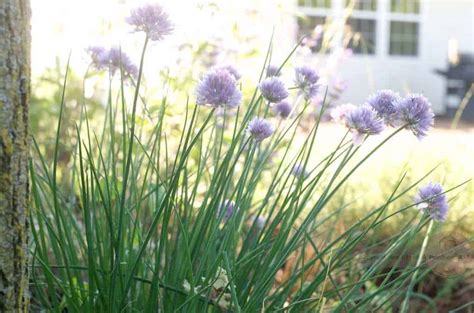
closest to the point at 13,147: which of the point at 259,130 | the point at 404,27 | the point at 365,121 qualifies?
the point at 259,130

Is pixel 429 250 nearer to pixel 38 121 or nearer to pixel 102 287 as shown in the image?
pixel 102 287

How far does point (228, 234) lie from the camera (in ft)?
5.30

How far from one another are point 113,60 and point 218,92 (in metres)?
0.45

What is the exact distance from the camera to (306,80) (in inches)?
73.3

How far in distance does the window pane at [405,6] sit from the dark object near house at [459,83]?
1.71 metres

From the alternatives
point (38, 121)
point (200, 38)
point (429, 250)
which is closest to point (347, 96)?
point (38, 121)

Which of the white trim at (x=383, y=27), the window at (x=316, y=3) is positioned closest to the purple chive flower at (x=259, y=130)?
the window at (x=316, y=3)

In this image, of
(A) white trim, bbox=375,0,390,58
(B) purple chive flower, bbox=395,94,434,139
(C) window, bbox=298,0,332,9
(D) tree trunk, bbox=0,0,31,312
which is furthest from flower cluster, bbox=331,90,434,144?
(A) white trim, bbox=375,0,390,58

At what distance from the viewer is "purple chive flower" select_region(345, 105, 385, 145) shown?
1.62 metres

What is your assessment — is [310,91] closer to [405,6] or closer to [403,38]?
[403,38]

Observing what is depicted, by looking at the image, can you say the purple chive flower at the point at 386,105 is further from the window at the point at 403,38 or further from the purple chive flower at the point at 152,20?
the window at the point at 403,38

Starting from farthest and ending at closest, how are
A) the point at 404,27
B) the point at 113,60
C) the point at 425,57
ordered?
the point at 404,27
the point at 425,57
the point at 113,60

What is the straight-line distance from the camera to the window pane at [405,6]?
18.2 metres

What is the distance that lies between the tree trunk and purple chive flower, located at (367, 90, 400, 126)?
707mm
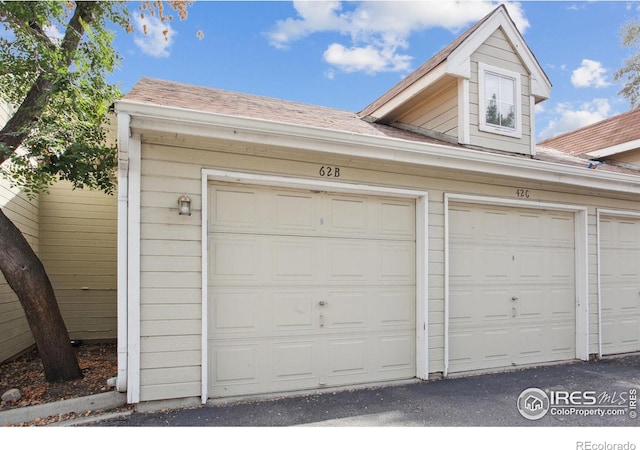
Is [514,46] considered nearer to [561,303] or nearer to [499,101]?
[499,101]

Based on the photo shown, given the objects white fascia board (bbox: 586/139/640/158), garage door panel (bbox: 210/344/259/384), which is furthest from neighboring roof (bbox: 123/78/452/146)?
white fascia board (bbox: 586/139/640/158)

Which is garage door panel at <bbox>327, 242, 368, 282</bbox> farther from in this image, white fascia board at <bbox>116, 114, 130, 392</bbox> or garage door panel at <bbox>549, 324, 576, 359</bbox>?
garage door panel at <bbox>549, 324, 576, 359</bbox>

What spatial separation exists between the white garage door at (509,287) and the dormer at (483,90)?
3.86ft

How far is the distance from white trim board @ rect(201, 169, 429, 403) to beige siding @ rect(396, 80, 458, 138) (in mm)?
1774

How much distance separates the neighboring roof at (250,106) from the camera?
439 cm

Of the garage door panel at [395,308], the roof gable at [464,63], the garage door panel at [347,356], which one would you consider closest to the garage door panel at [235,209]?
the garage door panel at [347,356]

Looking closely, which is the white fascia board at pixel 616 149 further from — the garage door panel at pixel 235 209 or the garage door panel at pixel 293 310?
the garage door panel at pixel 235 209

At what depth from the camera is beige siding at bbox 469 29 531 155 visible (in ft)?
18.8

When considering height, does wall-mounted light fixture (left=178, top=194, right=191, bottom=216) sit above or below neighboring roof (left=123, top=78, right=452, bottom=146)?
below

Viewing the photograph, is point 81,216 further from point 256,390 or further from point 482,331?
point 482,331

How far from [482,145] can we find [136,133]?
446 cm
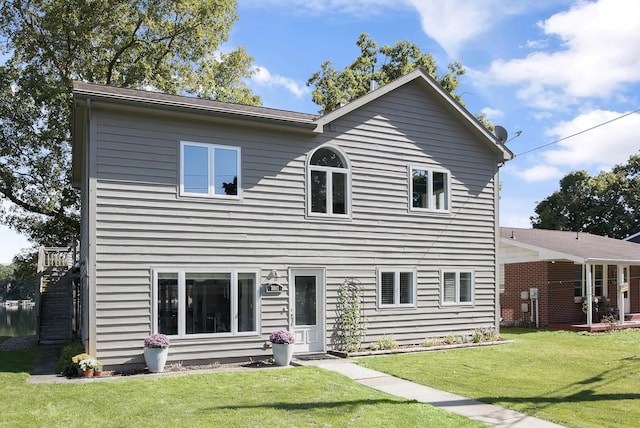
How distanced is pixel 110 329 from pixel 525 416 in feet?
25.1

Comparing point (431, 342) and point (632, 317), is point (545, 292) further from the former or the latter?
point (431, 342)

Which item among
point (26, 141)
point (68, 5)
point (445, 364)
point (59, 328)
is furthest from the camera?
point (26, 141)

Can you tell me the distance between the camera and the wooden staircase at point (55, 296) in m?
17.9

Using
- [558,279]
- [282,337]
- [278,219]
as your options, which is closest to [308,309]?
[282,337]

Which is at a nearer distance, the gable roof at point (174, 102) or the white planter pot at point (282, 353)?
the gable roof at point (174, 102)

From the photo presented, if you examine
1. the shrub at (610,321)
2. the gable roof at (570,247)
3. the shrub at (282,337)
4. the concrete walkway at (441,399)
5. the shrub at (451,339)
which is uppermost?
the gable roof at (570,247)

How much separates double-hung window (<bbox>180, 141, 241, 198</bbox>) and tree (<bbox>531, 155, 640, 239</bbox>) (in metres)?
37.8

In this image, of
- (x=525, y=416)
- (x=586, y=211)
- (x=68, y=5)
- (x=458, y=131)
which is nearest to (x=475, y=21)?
(x=458, y=131)

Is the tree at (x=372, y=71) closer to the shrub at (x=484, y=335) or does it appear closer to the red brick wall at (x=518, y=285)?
the red brick wall at (x=518, y=285)

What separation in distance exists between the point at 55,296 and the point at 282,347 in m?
11.5

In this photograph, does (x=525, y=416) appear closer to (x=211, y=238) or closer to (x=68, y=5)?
(x=211, y=238)

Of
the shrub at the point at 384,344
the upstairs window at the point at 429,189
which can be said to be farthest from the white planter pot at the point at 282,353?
the upstairs window at the point at 429,189

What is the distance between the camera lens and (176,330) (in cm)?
1143

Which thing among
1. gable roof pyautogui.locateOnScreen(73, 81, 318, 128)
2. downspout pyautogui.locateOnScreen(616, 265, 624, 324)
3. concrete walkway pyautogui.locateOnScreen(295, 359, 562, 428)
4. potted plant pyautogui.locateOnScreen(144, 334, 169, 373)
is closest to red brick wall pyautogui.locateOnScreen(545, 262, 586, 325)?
downspout pyautogui.locateOnScreen(616, 265, 624, 324)
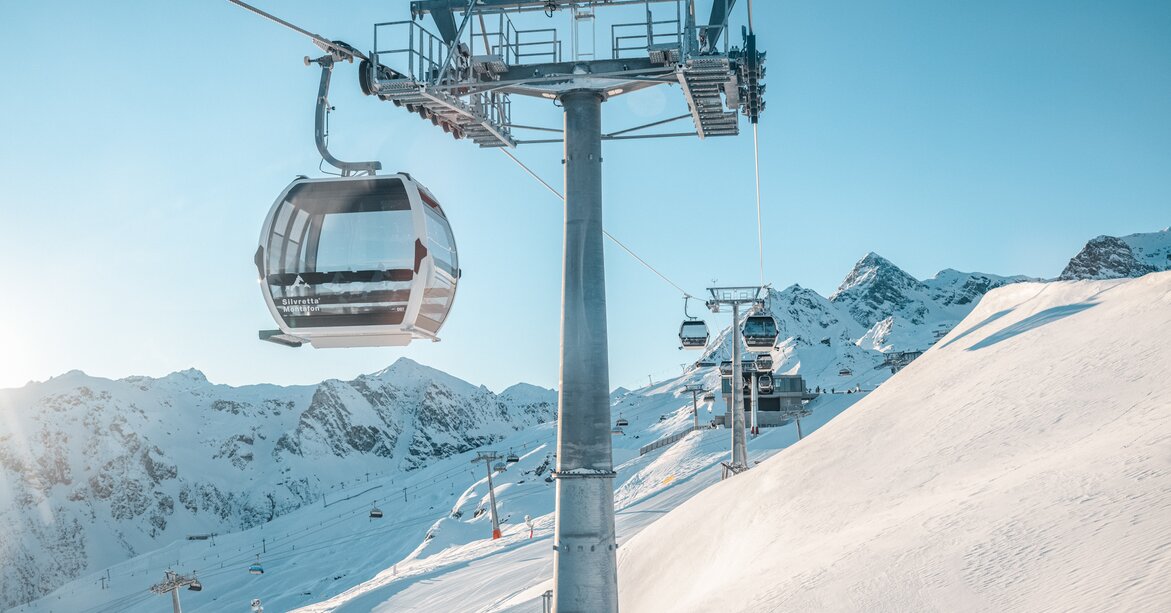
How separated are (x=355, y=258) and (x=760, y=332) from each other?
897 inches

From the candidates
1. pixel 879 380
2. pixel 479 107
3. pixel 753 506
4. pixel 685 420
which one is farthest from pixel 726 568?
pixel 879 380

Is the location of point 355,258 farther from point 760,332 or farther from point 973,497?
point 760,332

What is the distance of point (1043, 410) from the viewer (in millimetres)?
12773

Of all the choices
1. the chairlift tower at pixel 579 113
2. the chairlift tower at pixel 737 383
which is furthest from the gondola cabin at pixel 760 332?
the chairlift tower at pixel 579 113

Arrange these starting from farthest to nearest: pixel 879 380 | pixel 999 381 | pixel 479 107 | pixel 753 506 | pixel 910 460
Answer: pixel 879 380, pixel 753 506, pixel 999 381, pixel 910 460, pixel 479 107

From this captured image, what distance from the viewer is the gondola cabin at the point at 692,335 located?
30.2 m

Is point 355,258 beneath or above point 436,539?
above

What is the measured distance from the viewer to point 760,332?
31.5 meters

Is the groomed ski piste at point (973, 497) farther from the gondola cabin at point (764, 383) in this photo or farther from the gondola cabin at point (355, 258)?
the gondola cabin at point (764, 383)

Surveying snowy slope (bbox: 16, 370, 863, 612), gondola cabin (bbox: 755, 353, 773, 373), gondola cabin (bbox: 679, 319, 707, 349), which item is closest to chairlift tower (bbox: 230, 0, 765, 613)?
snowy slope (bbox: 16, 370, 863, 612)

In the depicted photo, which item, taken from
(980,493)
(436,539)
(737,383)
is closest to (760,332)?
(737,383)

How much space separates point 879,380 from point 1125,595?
11156 centimetres

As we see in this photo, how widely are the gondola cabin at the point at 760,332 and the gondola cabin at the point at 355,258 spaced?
72.6ft

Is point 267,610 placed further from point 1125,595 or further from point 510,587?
point 1125,595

WHAT IS ASKED = Echo the whole listing above word for word, omitting the pictures.

OUTPUT =
closest to the point at 13,147: which of the point at 259,130 | the point at 404,27 | the point at 365,121 qualifies?
the point at 259,130

Is pixel 429 250 nearer to pixel 38 121 or nearer to pixel 102 287 as shown in the image?
pixel 102 287

How far does point (228, 234) lie from the camera (in ft)?
5.30

How far from one another are point 113,60 and point 218,92 (in metres)?
0.45

What is the exact distance from the camera to (306,80) (in inches)?
73.3

How far in distance does the window pane at [405,6] sit from the dark object near house at [459,83]?
1.71 metres

From the alternatives
point (38, 121)
point (200, 38)
point (429, 250)
which is closest to point (347, 96)?
point (38, 121)

Which of the white trim at (x=383, y=27), the window at (x=316, y=3) is positioned closest to the purple chive flower at (x=259, y=130)?
the window at (x=316, y=3)

In this image, of
(A) white trim, bbox=375,0,390,58
(B) purple chive flower, bbox=395,94,434,139
(C) window, bbox=298,0,332,9
(D) tree trunk, bbox=0,0,31,312
which is furthest from flower cluster, bbox=331,90,434,144?
(A) white trim, bbox=375,0,390,58

At what distance from the viewer is "purple chive flower" select_region(345, 105, 385, 145) shown?
1.62 metres

What is your assessment — is [310,91] closer to [405,6] or closer to [403,38]?
[403,38]

Observing what is depicted, by looking at the image, can you say the purple chive flower at the point at 386,105 is further from the window at the point at 403,38 or further from the purple chive flower at the point at 152,20?
the window at the point at 403,38

Starting from farthest and ending at closest, how are
A) the point at 404,27
B) the point at 113,60
C) the point at 425,57
ordered?
the point at 404,27
the point at 425,57
the point at 113,60

What is the straight-line distance from the camera to the window pane at [405,6]?
18.2 metres

What is the distance that lies between the tree trunk and purple chive flower, located at (367, 90, 400, 126)?
707mm
Is [514,46] considered nearer to [561,303] or nearer to [499,101]?
[499,101]

Based on the photo shown, given the objects white fascia board (bbox: 586/139/640/158), garage door panel (bbox: 210/344/259/384), which is furthest from neighboring roof (bbox: 123/78/452/146)?
white fascia board (bbox: 586/139/640/158)

Which is garage door panel at <bbox>327, 242, 368, 282</bbox> farther from in this image, white fascia board at <bbox>116, 114, 130, 392</bbox> or garage door panel at <bbox>549, 324, 576, 359</bbox>?
garage door panel at <bbox>549, 324, 576, 359</bbox>

What spatial separation exists between the white garage door at (509,287) and the dormer at (483,90)?
3.86ft

How far is the distance from white trim board @ rect(201, 169, 429, 403) to beige siding @ rect(396, 80, 458, 138) (in mm)?
1774

How much distance separates the neighboring roof at (250,106) from the camera?
439 cm

Of the garage door panel at [395,308], the roof gable at [464,63], the garage door panel at [347,356], which one would you consider closest to the garage door panel at [235,209]?
the garage door panel at [347,356]

Looking closely, which is the white fascia board at pixel 616 149 further from — the garage door panel at pixel 235 209 or the garage door panel at pixel 293 310?
the garage door panel at pixel 235 209

At what depth from the camera is beige siding at bbox 469 29 531 155 visible (in ft)?
18.8

When considering height, does wall-mounted light fixture (left=178, top=194, right=191, bottom=216) sit above or below neighboring roof (left=123, top=78, right=452, bottom=146)?
below

Viewing the photograph, is point 81,216 further from point 256,390 or further from point 482,331?
point 482,331

How far from [482,145] can we find [136,133]?
446 cm
How distanced is pixel 110 329 from pixel 525 416 in feet?
25.1

Comparing point (431, 342) and point (632, 317), is point (545, 292) further from the former or the latter?
point (431, 342)

Which item among
point (26, 141)
point (68, 5)
point (445, 364)
point (59, 328)
is furthest from the camera?
point (26, 141)

Can you tell me the distance between the camera and the wooden staircase at point (55, 296) in m?
17.9

Using
- [558,279]
- [282,337]
- [278,219]
as your options, which is closest to [308,309]?
[282,337]

Which is at a nearer distance, the gable roof at point (174, 102) or the white planter pot at point (282, 353)?
the gable roof at point (174, 102)

From the photo presented, if you examine
1. the shrub at (610,321)
2. the gable roof at (570,247)
3. the shrub at (282,337)
4. the concrete walkway at (441,399)
5. the shrub at (451,339)
which is uppermost?
the gable roof at (570,247)

How much separates double-hung window (<bbox>180, 141, 241, 198</bbox>) and tree (<bbox>531, 155, 640, 239</bbox>) (in metres)?
37.8

In this image, of
- (x=525, y=416)
- (x=586, y=211)
- (x=68, y=5)
- (x=458, y=131)
which is nearest to (x=475, y=21)?
(x=458, y=131)

Is the tree at (x=372, y=71) closer to the shrub at (x=484, y=335) or does it appear closer to the red brick wall at (x=518, y=285)?
the red brick wall at (x=518, y=285)

What separation in distance exists between the point at 55,296 and the point at 282,347 in m?
11.5

In this photograph, does (x=525, y=416) appear closer to (x=211, y=238) or closer to (x=68, y=5)?
(x=211, y=238)

Of
the shrub at the point at 384,344
the upstairs window at the point at 429,189
which can be said to be farthest from the white planter pot at the point at 282,353?
the upstairs window at the point at 429,189

What is the distance between the camera lens and (176,330) (in cm)?
1143

Which thing among
1. gable roof pyautogui.locateOnScreen(73, 81, 318, 128)
2. downspout pyautogui.locateOnScreen(616, 265, 624, 324)
3. concrete walkway pyautogui.locateOnScreen(295, 359, 562, 428)
4. potted plant pyautogui.locateOnScreen(144, 334, 169, 373)
is closest to red brick wall pyautogui.locateOnScreen(545, 262, 586, 325)?
downspout pyautogui.locateOnScreen(616, 265, 624, 324)
How separated are (x=355, y=258) and (x=760, y=332) from each other?
897 inches

From the candidates
1. pixel 879 380
2. pixel 479 107
3. pixel 753 506
4. pixel 685 420
which one is farthest from pixel 726 568?
pixel 879 380

Is the location of point 355,258 farther from point 760,332 or farther from point 973,497?
point 760,332

What is the distance of point (1043, 410) from the viewer (in millimetres)?
12773

Of all the choices
1. the chairlift tower at pixel 579 113
2. the chairlift tower at pixel 737 383
which is furthest from the gondola cabin at pixel 760 332?
the chairlift tower at pixel 579 113

Arrange these starting from farthest to nearest: pixel 879 380 | pixel 999 381 | pixel 479 107 | pixel 753 506 | pixel 910 460
Answer: pixel 879 380, pixel 753 506, pixel 999 381, pixel 910 460, pixel 479 107

From this captured image, what distance from the viewer is the gondola cabin at the point at 692,335 located?
30.2 m

Is point 355,258 beneath or above point 436,539?
above

What is the measured distance from the viewer to point 760,332?
31.5 meters

Is the groomed ski piste at point (973, 497) farther from the gondola cabin at point (764, 383) in this photo or farther from the gondola cabin at point (355, 258)?
the gondola cabin at point (764, 383)

Surveying snowy slope (bbox: 16, 370, 863, 612), gondola cabin (bbox: 755, 353, 773, 373), gondola cabin (bbox: 679, 319, 707, 349), which item is closest to chairlift tower (bbox: 230, 0, 765, 613)?
snowy slope (bbox: 16, 370, 863, 612)

In the depicted photo, which item, taken from
(980,493)
(436,539)
(737,383)
is closest to (760,332)?
(737,383)

How much space separates point 879,380 from point 1125,595?
11156 centimetres

As we see in this photo, how widely are the gondola cabin at the point at 760,332 and the gondola cabin at the point at 355,258 spaced?
72.6ft

Is point 267,610 placed further from point 1125,595 or further from point 510,587?
point 1125,595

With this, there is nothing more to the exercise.